• _What the exercise asks_
A complete answer lists every line of the material where the string "frames" occurs.
↓↓↓
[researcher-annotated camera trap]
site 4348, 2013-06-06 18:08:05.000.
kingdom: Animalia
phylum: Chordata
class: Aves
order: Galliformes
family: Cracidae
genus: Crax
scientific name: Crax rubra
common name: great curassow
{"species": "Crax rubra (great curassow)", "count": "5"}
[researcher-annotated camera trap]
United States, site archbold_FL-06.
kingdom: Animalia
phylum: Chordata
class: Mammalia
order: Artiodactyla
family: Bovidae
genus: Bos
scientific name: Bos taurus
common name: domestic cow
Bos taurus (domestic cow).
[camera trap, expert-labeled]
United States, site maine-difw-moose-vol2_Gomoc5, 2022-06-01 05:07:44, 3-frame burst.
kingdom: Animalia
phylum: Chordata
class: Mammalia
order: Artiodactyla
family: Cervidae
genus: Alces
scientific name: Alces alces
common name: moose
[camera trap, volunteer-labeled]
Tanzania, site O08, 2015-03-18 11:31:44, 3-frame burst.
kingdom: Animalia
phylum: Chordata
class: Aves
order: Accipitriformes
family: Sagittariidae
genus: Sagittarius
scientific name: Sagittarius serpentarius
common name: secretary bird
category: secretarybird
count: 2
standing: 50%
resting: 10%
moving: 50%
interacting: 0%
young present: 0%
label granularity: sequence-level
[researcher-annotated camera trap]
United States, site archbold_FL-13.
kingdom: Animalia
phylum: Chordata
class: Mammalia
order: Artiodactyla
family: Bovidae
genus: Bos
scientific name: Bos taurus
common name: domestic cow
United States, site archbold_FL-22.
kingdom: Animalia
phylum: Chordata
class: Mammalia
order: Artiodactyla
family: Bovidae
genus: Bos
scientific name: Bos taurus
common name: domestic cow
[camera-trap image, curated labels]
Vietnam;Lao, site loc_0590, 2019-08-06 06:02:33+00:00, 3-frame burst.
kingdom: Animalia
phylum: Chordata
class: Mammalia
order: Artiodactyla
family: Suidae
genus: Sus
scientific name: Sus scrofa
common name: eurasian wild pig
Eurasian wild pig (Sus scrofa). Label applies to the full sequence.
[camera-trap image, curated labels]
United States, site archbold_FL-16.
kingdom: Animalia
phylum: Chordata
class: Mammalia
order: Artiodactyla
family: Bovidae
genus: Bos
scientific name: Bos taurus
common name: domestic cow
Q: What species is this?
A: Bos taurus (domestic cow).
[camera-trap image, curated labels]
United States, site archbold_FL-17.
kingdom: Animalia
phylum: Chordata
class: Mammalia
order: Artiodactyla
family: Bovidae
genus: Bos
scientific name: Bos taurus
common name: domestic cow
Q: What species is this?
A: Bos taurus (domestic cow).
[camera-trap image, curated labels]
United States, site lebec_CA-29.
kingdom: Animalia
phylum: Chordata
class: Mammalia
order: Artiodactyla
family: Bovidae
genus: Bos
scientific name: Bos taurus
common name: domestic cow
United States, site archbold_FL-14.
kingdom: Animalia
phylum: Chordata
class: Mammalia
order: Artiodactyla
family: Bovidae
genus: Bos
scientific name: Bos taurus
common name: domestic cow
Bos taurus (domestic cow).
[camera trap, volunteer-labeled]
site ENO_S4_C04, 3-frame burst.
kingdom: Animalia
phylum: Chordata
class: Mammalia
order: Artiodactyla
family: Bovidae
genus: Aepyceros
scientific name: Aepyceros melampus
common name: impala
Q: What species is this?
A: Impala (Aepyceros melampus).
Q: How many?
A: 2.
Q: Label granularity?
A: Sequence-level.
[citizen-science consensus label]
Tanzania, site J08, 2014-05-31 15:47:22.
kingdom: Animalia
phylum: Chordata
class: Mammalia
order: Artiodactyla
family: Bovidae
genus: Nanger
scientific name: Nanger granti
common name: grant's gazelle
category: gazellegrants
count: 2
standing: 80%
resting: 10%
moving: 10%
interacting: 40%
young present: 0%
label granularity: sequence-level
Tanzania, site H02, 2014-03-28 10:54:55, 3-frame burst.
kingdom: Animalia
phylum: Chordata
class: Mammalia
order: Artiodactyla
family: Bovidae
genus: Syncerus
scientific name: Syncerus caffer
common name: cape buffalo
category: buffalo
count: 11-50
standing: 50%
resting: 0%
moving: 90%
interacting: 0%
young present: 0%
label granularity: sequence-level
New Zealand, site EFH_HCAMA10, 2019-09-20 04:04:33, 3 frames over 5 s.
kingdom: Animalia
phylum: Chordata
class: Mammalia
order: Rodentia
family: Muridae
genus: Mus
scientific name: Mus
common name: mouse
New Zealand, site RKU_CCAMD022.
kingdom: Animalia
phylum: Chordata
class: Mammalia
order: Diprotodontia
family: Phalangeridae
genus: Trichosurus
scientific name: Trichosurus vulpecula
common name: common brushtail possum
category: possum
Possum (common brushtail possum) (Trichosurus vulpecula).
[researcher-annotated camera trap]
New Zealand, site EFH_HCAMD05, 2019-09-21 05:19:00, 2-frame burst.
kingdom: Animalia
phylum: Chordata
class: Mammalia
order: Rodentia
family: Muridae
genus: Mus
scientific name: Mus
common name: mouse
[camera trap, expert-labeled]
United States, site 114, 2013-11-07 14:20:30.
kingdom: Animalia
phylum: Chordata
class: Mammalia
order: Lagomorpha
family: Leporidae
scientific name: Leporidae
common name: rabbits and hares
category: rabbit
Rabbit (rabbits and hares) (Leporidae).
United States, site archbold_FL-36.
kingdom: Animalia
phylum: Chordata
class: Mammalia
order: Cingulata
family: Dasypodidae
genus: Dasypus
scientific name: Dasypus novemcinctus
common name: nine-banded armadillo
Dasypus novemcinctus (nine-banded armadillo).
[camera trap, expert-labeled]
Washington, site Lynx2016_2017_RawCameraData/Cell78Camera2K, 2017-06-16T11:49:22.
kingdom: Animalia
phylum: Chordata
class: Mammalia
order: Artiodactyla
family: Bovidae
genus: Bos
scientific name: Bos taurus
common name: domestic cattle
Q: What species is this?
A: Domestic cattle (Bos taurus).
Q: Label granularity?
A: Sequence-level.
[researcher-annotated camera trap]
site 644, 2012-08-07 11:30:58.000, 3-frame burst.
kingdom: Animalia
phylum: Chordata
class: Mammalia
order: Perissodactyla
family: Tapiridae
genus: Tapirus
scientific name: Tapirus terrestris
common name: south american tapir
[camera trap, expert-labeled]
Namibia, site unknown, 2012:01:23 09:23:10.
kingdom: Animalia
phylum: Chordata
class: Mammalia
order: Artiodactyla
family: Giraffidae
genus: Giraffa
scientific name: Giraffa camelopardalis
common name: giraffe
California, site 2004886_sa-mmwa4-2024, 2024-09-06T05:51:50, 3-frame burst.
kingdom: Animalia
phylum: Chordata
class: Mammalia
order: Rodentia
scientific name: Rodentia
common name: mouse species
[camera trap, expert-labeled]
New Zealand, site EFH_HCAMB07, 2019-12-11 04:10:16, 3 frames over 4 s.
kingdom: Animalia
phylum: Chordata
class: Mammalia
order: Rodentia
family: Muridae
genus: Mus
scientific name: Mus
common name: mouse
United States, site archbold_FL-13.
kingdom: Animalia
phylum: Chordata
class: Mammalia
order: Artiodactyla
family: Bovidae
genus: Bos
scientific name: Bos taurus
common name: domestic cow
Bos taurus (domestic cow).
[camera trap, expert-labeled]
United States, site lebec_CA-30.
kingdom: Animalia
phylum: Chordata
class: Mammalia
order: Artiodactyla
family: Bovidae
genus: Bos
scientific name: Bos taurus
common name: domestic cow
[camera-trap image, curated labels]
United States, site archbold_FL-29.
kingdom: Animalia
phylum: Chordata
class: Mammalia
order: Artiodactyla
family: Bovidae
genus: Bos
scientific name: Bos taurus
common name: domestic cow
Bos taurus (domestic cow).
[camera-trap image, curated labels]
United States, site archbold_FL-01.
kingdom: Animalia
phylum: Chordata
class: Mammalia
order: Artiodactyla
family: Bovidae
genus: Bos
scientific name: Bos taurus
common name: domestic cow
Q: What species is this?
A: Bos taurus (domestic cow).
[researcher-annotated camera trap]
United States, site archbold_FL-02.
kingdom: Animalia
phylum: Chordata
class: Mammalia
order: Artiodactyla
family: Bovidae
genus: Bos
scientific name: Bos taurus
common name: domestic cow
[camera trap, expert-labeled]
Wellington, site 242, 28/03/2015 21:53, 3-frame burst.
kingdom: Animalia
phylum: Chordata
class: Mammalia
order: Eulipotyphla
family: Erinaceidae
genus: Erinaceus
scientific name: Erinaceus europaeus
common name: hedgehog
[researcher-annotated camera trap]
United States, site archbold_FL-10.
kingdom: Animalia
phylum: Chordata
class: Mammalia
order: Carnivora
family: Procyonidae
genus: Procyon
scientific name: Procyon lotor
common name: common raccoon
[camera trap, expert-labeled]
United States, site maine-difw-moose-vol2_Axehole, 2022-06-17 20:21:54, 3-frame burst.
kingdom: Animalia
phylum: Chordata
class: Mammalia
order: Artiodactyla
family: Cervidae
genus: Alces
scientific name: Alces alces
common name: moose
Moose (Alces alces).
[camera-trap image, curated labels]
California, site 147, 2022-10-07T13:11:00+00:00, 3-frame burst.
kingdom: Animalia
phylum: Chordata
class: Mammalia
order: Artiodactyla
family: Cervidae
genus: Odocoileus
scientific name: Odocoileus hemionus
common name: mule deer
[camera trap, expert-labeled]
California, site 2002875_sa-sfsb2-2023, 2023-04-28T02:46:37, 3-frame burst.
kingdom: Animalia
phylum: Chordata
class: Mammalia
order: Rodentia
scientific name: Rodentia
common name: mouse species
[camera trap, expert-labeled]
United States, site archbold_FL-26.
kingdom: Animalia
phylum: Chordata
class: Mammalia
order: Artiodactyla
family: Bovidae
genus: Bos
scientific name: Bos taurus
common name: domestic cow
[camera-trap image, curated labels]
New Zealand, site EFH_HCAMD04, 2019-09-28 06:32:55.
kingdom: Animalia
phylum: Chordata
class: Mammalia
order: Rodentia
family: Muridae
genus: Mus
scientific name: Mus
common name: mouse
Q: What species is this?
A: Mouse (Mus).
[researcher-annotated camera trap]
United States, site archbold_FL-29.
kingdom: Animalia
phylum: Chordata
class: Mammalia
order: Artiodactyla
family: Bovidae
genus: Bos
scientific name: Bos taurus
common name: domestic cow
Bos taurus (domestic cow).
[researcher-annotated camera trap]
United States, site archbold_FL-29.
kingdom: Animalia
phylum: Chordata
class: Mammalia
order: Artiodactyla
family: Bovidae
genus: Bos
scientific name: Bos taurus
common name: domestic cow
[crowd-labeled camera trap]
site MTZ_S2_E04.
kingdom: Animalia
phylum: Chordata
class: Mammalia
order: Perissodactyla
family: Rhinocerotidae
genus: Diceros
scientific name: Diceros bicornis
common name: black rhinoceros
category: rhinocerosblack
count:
↑↑↑
• _Answer to the exercise_
New Zealand, site EFH_HCAMA10, 2019-09-20 04:04:33, 3 frames over 5 s.
New Zealand, site EFH_HCAMB07, 2019-12-11 04:10:16, 3 frames over 4 s.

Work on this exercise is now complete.